Quizás los estudios literarios están empezando a salir de una larguísima glaciación que lo sepultó todo: falta saber si una vez que los hielos se retiren habrá quedado algo, al menos una noción de lo más decisivo, el placer apasionado de la lectura, el talento para trasmitir sabiduría y entusiasmo, no sólo una jerga muerta hecha de recuelos marxistas, freudianos, estructuralistas. Por los mismos años en que los teóricos universitarios de la literatura se encerraban en su antipática palabrería identitaria y separatista, las ciencias verdaderas, la biología, la neurofisiología, estaban revelando exactamente lo contrario: la profunda unidad que subyace debajo de todas las variantes inagotables de la vida, incluyendo la humana; y el modo en que nuestros aprendizajes, nuestras experiencias, el irse haciendo irreductible de cada uno de nosotros, se organizan de acuerdo a condiciones innatas que han sido modeladas por la evolución de la especie, por la herencia que ha dejado toda la vida animal de la que procedemos en nuestro patrimonio genético. Porque nos parecemos mucho cualquier historia bien contada puede conmovernos; porque somos siempre distintos cualquier historia bien contada es nueva.

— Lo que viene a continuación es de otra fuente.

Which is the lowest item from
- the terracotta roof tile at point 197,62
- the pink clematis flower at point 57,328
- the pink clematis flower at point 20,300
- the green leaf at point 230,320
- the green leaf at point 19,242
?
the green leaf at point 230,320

El mejor síntoma del que he tenido noticia hasta ahora del deshielo universitario sobre la literatura es un libro de Brian Boyd que me desvelo leyendo por las noches, On the Origin of Stories: por qué la ficción está tan literalmente enraizada en los seres humanos que no se conoce ninguna sociedad en la que no exista; por qué el interés en los cuentos o en el juego es tan universal entre los niños que su ausencia es síntoma de un trastorno grave; por qué nos importan tanto historias que sabemos inventadas y seres que no existen y nos emocionamos hasta el llanto con el artificio evidente de una representación teatral; por qué el primer instinto de cualquier narrador es despertar el interés de quien escucha o quien lee y sostener su atención hasta el final del relato: cómo es que, según dice Joan Didion, nos contamos historias los unos a los otros para seguir viviendo. No se trata de una exageración literaria: la ficción es una destreza universalmente celebrada porque ha tenido una utilidad evolutiva en la perduración de la especie. Brian Boyd no es novelista, pero dedicó muchos años a escribir la biografía de Vladimir Nabokov, que aquí publicó heroicamente Anagrama. Su relato de la invención y la escritura de Lolita es en sí mismo un ejercicio luminoso de literatura. Algo muy hondo tiene que haber en la ficción para que abramos esa novela y desde la primera página vuelva a seducirnos siempre la voz depravada y poética que la cuenta, y ya no haya modo de no seguir escuchándola.

On the Origin of Stories. Evolution, Cognition, and Fiction. Brian Boyd. Harvard University Press, 2009. 560 páginas.